A Pennsylvania Supreme Court justice says the FBI has cleared him of wrongdoing for the activities described in a 2013 Philadelphia Inquirer story at the heart of his lawsuit against the paper.
Seamus McCaffery and his wife, Lise Rapaport, are suing the paper for “false light invasion of privacy,” saying the Inquirer made it look like they’d committed wrongdoing when Rapaport — a sometimes judicial aid to her husband — took hundreds of thousands of dollars in “referral fees” for steering cases to law firms that later appeared before her husband in court. In a majority of those cases, the Inquirer reported, the firm that paid the fees received a positive vote from McCaffery.
The report resulted in new ethics rules at the court, as well as an FBI probe. During preliminary arguments in the case today, McCaffery’s lawyer, Dion Rassias, said McCaffery had been cleared. The Legal Intelligencer reports:
Toward the end of the argument, Rassias told (a judge) that the articles in question falsely suggested that McCaffery’s vote was tainted based on his wife’s acceptance of referral fees.
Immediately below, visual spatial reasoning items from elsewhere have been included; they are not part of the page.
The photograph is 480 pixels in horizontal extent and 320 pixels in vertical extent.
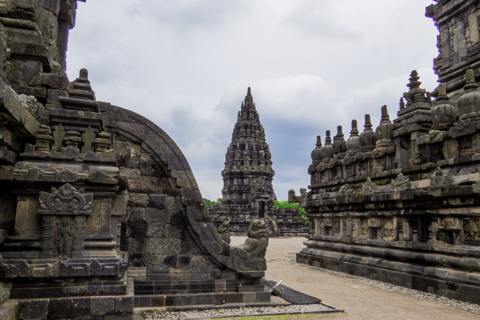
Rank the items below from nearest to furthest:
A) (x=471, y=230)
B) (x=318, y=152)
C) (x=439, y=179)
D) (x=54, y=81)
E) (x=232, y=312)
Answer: (x=54, y=81)
(x=232, y=312)
(x=471, y=230)
(x=439, y=179)
(x=318, y=152)

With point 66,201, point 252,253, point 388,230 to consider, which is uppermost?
point 66,201

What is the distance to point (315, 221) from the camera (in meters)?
16.5

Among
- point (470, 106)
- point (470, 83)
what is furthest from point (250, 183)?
point (470, 106)

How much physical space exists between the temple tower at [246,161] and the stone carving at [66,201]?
143 feet

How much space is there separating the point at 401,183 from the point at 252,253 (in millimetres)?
5401

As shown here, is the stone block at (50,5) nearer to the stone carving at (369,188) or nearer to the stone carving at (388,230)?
the stone carving at (369,188)

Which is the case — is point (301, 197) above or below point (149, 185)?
above

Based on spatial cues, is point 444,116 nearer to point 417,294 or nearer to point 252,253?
point 417,294

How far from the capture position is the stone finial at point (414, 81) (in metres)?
12.3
“Two weeks ago the FBI cleared Justice McCaffery,” Rassias then told Cleland. The judge quickly moved on and wrapped up the hearing, saying he would rule on the preliminary objections promptly.
Calls to the Philadelphia office of the FBI and the U.S. Attorney’s Office for the Eastern District of Pennsylvania were not immediately returned.
The hearing was held in Harrisburg; all Philadelphia judges are recused from the case. Senior Judge John M. Cleland is hearing the case.